Re: [PATCH] sched, fair: Allow a per-cpu kthread waking a task to stack on the same CPU

From: Mel Gorman
Date: Tue Jan 28 2020 - 04:10:19 EST


On Tue, Jan 28, 2020 at 01:19:36AM +0000, Mel Gorman wrote:
> > <SNIP>
> > After all this, I have two questions that would help me understand
> > if this is what you are seeing:
> >
> > 1. to confirm: does removing just the WQ_UNBOUND from the CIL push
> > workqueue (as added in 8ab39f11d974) make the regression go away?
> >
>
> I'll have to check in the morning. Around the v5.4 development timeframe,
> I'm definite that reverting the patch helped but that was not an option
> given that it's fixing a correctness issue.
>

This is a comparison of the baseline kernel (tip at the time I started),
the proposed fix and a revert.
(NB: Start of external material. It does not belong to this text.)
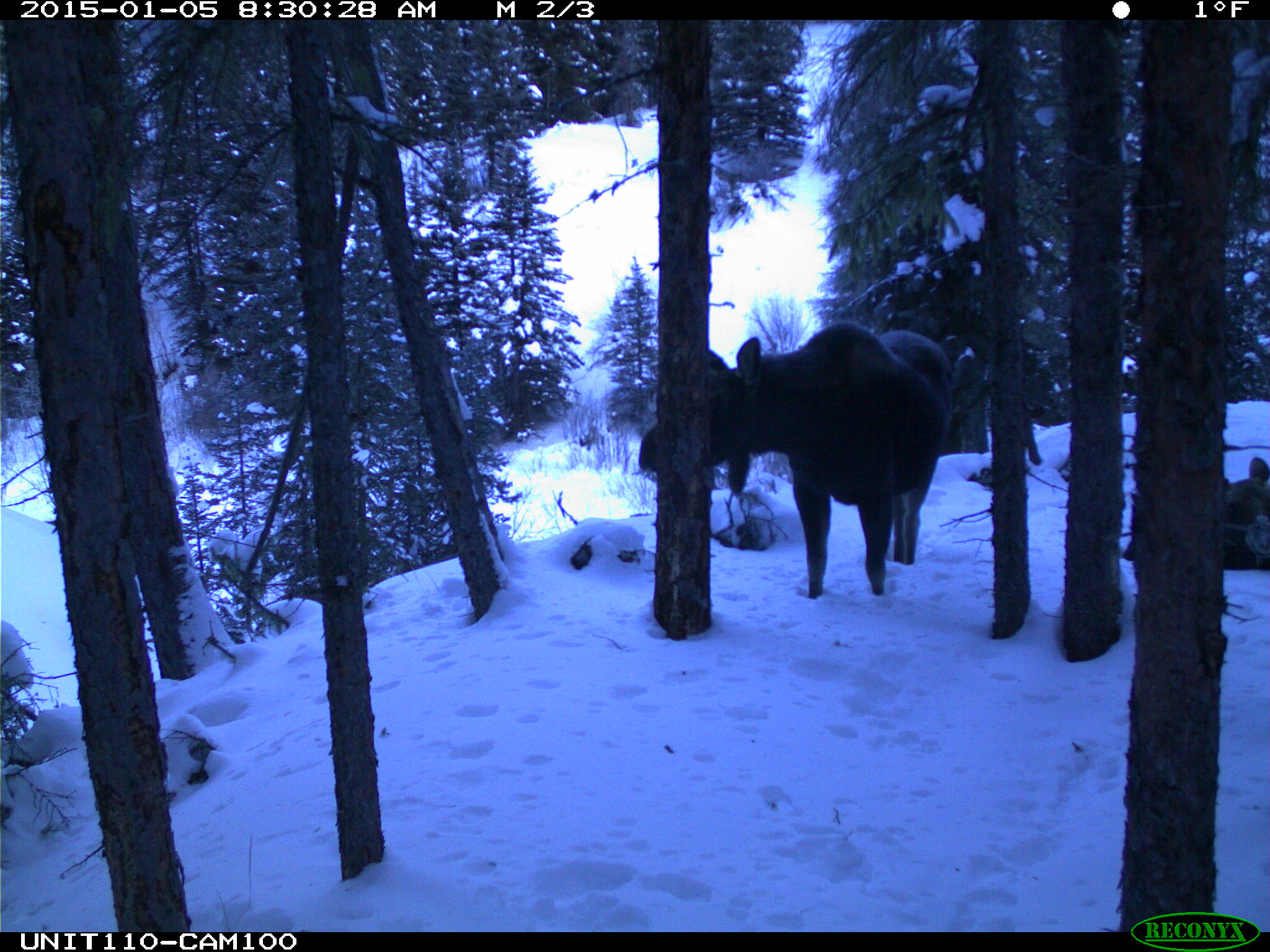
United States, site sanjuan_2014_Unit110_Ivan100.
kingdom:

The revert was not clean but I do not
believe it matters

dbench4 Loadfile Execution Time
5.5.0-rc7 5.5.0-rc7 5.5.0-rc7
tipsched-20200124 kworkerstack-v1r2 revert-XFS-wq-v1r2
Amean 1 58.69 ( 0.00%) 30.21 * 48.53%* 47.48 * 19.10%*
Amean 2 60.90 ( 0.00%) 35.29 * 42.05%* 51.13 * 16.04%*
Amean 4 66.77 ( 0.00%) 46.55 * 30.28%* 59.54 * 10.82%*
Amean 8 81.41 ( 0.00%) 68.46 * 15.91%* 77.25 * 5.11%*
Amean 16 113.29 ( 0.00%) 107.79 * 4.85%* 112.33 * 0.85%*
Amean 32 199.10 ( 0.00%) 198.22 * 0.44%* 200.31 * -0.61%*
Amean 64 478.99 ( 0.00%) 477.06 * 0.40%* 482.17 * -0.66%*
Amean 128 1345.26 ( 0.00%) 1372.64 * -2.04%* 1368.94 * -1.76%*
Stddev 1 2.64 ( 0.00%) 4.17 ( -58.08%) 5.01 ( -89.89%)
Stddev 2 4.35 ( 0.00%) 5.38 ( -23.73%) 4.48 ( -2.90%)
Stddev 4 6.77 ( 0.00%) 6.56 ( 3.00%) 7.40 ( -9.40%)
Stddev 8 11.61 ( 0.00%) 10.91 ( 6.04%) 11.62 ( -0.05%)
Stddev 16 18.63 ( 0.00%) 19.19 ( -3.01%) 19.12 ( -2.66%)
Stddev 32 38.71 ( 0.00%) 38.30 ( 1.06%) 38.82 ( -0.28%)
Stddev 64 100.28 ( 0.00%) 91.24 ( 9.02%) 95.68 ( 4.59%)
Stddev 128 186.87 ( 0.00%) 160.34 ( 14.20%) 170.85 ( 8.57%)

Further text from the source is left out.